Со временем Эми немного утихомирилась.

Должна признаться, мысль, что меня вот-вот выведут на чистую воду, заключала так много для меня страшного и привела мой ум в такое смятение, что я и сама была немногим разумнее Эми. Так ужасен груз нечистой совести!

Однако, когда Эми вновь повторила свои гнусные слова о том, что убьет несчастную, и вновь при этом побожилась, я увидела, что она не шутит и еще больше перепугалась; это, впрочем, помогло мне прийти в чувство.

Мы принялись раскидывать мозгами, как бы выведать у девчонки, откуда у той все эти сведения и как она (моя дочь, то есть) узнала, что ее мать вышла замуж. Но все понапрасну. Девушка ни в чем не признавалась и, кроме отрывочных рассказов, от нее ничего добиться было нельзя, так как она была не на шутку обижена тем, что Эми так резко оборвала ее в прошлое посещение.
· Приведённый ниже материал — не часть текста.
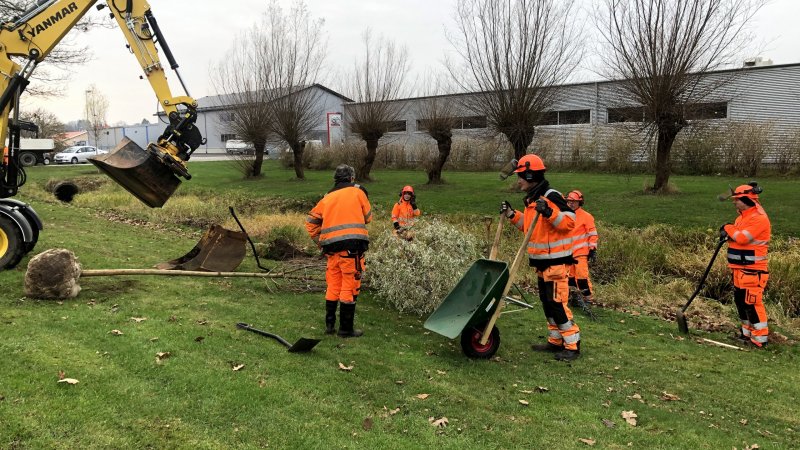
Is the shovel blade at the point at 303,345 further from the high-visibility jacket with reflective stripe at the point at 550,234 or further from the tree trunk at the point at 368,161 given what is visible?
the tree trunk at the point at 368,161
Тогда Эми отправилась в дом, где жил мой сын; но и там все одно; моя девица наболтала им что-то о какой-то миледи, сообщили они, имени которой они не знали и поэтому не придали значения ее болтовне. Эми рассказала им, как глупо та себя с нею ведет, как далеко она зашла в своих бреднях, несмотря на все их вразумления; Эми прибавила, что сердита на нее и больше не намерена с Нею встречаться и пусть та поступает снова в судомойки, если угодно, но что она (Эми) с ней не желает иметь никаких дел, разве что та смирится и переменит свою песенку и притом поскорее.

Добрый старик, который был благодетелем всех моих детей, весьма этим огорчился, а добрая его супруга пришла в неописуемую печаль и принялась просить ее милость (то есть Эми) не обижаться на девушку; они пообещали, сверх того, переговорить с девушкой, а старушка при этом сказала с удивлением в голосе: «Неужто она такая дурочка, что не согласится придержать язык, после того, как вы сами ее заверили, что вы ей не матушка и она видит, что вашей чести неприятно ее упорство?» Так что Эми от них вернулась в надежде, что на этом, быть может, дело и остановится.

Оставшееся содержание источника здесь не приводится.